Objective: Everything from the line with "At what distance does" to the end of the data should be restated word for word, and nothing before it.

★ ★ ★

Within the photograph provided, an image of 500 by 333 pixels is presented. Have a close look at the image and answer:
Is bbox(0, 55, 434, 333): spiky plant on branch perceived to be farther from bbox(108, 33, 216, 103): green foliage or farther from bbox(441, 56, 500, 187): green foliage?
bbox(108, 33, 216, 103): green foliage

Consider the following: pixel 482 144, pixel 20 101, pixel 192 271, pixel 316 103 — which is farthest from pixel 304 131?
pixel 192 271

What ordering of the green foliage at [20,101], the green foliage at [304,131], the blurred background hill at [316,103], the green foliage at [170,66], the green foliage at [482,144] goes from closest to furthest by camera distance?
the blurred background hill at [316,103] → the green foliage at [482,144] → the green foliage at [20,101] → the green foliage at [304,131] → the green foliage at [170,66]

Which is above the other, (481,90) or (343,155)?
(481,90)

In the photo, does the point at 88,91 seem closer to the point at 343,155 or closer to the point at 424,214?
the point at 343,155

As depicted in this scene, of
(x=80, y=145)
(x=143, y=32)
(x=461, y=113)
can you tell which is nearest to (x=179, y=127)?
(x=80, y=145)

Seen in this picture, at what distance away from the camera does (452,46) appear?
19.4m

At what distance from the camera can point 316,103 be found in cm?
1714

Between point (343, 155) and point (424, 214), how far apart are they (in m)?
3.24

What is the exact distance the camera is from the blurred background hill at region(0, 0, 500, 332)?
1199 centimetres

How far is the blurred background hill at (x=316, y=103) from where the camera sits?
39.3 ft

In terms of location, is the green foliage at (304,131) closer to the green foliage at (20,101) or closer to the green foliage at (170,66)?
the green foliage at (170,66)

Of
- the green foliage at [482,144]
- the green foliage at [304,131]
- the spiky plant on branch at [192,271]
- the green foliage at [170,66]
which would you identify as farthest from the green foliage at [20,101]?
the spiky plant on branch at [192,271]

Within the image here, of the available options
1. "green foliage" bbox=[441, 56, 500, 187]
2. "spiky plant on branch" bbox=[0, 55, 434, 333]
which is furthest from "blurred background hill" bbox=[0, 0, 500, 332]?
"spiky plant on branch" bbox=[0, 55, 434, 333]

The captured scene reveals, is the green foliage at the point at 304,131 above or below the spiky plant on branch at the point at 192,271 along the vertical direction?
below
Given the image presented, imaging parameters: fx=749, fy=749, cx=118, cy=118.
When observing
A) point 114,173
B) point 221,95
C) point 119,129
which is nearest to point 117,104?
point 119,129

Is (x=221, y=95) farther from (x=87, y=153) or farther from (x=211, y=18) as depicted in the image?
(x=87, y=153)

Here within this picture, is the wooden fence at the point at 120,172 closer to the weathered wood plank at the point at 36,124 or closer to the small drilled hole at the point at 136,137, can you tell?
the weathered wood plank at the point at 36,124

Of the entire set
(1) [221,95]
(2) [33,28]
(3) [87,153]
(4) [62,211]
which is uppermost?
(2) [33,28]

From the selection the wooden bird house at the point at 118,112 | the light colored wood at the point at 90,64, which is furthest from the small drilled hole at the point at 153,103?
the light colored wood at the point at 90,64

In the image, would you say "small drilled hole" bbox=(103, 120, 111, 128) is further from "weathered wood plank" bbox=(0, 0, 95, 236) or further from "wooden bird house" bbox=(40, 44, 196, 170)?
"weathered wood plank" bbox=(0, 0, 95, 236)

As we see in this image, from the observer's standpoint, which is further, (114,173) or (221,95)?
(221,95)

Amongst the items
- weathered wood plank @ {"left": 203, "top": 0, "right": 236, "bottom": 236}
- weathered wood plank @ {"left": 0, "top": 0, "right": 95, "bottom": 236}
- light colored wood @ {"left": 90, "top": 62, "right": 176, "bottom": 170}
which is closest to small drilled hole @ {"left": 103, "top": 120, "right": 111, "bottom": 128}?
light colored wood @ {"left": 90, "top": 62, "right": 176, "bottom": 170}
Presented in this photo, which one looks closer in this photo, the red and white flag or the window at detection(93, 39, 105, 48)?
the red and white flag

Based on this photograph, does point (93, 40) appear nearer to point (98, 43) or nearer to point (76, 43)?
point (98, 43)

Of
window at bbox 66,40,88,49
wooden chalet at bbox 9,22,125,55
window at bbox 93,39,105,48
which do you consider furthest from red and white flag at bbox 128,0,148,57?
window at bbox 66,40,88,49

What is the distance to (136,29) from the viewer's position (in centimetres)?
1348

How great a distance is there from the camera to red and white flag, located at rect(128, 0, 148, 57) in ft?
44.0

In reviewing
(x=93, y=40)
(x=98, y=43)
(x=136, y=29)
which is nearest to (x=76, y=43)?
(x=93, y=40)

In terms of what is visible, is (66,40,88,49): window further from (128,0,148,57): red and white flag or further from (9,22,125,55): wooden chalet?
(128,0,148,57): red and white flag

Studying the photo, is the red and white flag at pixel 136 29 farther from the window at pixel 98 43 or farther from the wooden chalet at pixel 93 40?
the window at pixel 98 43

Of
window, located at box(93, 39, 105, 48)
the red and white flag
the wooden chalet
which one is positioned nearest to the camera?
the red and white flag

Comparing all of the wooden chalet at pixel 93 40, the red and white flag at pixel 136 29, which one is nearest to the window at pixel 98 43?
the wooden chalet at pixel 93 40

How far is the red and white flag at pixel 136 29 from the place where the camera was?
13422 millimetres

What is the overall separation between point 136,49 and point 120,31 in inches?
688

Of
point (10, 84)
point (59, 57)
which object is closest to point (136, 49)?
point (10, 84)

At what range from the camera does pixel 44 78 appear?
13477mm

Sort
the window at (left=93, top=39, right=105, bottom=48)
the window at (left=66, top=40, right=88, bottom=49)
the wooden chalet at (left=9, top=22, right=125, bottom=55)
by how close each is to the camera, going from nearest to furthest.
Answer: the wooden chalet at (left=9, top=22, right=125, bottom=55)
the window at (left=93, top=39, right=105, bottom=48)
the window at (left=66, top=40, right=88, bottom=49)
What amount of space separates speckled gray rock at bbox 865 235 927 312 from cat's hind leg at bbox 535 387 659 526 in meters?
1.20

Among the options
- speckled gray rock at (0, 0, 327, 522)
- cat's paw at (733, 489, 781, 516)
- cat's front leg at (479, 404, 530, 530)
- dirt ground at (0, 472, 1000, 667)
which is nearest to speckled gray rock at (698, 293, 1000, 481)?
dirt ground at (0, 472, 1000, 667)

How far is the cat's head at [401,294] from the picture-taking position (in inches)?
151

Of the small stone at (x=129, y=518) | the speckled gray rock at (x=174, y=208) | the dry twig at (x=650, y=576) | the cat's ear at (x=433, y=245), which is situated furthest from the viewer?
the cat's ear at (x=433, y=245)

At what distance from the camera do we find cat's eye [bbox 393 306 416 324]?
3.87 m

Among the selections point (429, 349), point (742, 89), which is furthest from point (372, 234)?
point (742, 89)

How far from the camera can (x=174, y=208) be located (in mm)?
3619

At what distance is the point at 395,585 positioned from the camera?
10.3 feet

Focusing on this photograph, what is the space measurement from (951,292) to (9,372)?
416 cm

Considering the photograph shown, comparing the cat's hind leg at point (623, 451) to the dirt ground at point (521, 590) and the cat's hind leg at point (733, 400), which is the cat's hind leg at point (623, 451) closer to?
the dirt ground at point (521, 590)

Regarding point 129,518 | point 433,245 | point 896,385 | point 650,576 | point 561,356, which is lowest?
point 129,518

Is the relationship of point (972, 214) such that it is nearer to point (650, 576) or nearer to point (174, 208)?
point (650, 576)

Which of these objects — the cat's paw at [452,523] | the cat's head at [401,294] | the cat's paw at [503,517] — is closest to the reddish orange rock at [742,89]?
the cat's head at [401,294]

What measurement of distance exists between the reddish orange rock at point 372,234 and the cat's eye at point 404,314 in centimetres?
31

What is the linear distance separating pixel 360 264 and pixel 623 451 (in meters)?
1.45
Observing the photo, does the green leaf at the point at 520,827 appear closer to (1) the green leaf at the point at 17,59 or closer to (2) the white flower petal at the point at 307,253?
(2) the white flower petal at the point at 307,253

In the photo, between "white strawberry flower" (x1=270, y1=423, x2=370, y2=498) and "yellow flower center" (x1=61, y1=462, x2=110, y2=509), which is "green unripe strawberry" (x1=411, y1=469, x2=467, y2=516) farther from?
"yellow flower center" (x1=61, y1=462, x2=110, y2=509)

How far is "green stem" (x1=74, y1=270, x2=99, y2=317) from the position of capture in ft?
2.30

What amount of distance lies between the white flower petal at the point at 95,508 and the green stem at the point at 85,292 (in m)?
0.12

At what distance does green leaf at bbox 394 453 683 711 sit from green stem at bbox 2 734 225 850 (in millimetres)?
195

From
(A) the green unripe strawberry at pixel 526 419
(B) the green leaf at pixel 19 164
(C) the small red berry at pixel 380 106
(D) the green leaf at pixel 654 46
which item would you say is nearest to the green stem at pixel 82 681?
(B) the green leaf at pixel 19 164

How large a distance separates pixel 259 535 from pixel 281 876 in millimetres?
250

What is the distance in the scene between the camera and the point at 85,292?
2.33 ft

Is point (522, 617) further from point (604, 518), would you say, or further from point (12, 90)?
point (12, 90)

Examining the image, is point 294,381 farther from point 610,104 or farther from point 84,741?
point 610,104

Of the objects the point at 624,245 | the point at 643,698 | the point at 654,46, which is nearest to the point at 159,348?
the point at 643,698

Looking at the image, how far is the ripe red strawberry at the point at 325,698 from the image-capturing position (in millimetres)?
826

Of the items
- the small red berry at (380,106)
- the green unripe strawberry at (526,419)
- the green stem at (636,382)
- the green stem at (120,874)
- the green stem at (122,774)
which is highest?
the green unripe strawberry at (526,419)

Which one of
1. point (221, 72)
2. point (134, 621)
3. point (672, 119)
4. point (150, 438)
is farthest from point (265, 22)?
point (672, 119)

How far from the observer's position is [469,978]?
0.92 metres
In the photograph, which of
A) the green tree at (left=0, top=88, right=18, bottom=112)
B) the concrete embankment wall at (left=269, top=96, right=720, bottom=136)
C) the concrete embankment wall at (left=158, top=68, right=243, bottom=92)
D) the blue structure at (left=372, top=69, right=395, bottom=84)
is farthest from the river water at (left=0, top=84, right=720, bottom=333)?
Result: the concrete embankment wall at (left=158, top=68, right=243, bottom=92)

★ ★ ★

Written response:
At what distance does green leaf at bbox 394 453 683 711 sit from green stem at bbox 2 734 225 850 (in millimetres)?
195

From
(A) the green unripe strawberry at pixel 526 419
(B) the green leaf at pixel 19 164
(C) the small red berry at pixel 380 106
(D) the green leaf at pixel 654 46
which item would you say is nearest to the green stem at pixel 82 681?
(B) the green leaf at pixel 19 164

How large a distance separates pixel 259 535 from pixel 281 876 in millimetres?
250

What is the distance in the scene between the camera and the point at 85,292?
2.33 ft

Is point (522, 617) further from point (604, 518), would you say, or further from point (12, 90)?
point (12, 90)

Examining the image, is point 294,381 farther from point 610,104 or farther from point 84,741?
point 610,104

Of the objects the point at 624,245 | the point at 643,698 | the point at 654,46, which is nearest to the point at 159,348?
the point at 643,698

Looking at the image, how far is the ripe red strawberry at the point at 325,698 from the image-capturing position (in millimetres)?
826

Of the items
- the small red berry at (380,106)
- the green unripe strawberry at (526,419)
- the green stem at (636,382)
- the green stem at (120,874)
- the green stem at (122,774)
which is highest?
the green unripe strawberry at (526,419)

Which one of
1. point (221, 72)
2. point (134, 621)
3. point (672, 119)
4. point (150, 438)
is farthest from point (265, 22)?
point (672, 119)

How far from the observer's position is [469,978]?
0.92 metres
In the photograph, which of
A) the green tree at (left=0, top=88, right=18, bottom=112)
B) the concrete embankment wall at (left=269, top=96, right=720, bottom=136)
C) the concrete embankment wall at (left=158, top=68, right=243, bottom=92)
D) the blue structure at (left=372, top=69, right=395, bottom=84)
is farthest from the river water at (left=0, top=84, right=720, bottom=333)?
Result: the concrete embankment wall at (left=158, top=68, right=243, bottom=92)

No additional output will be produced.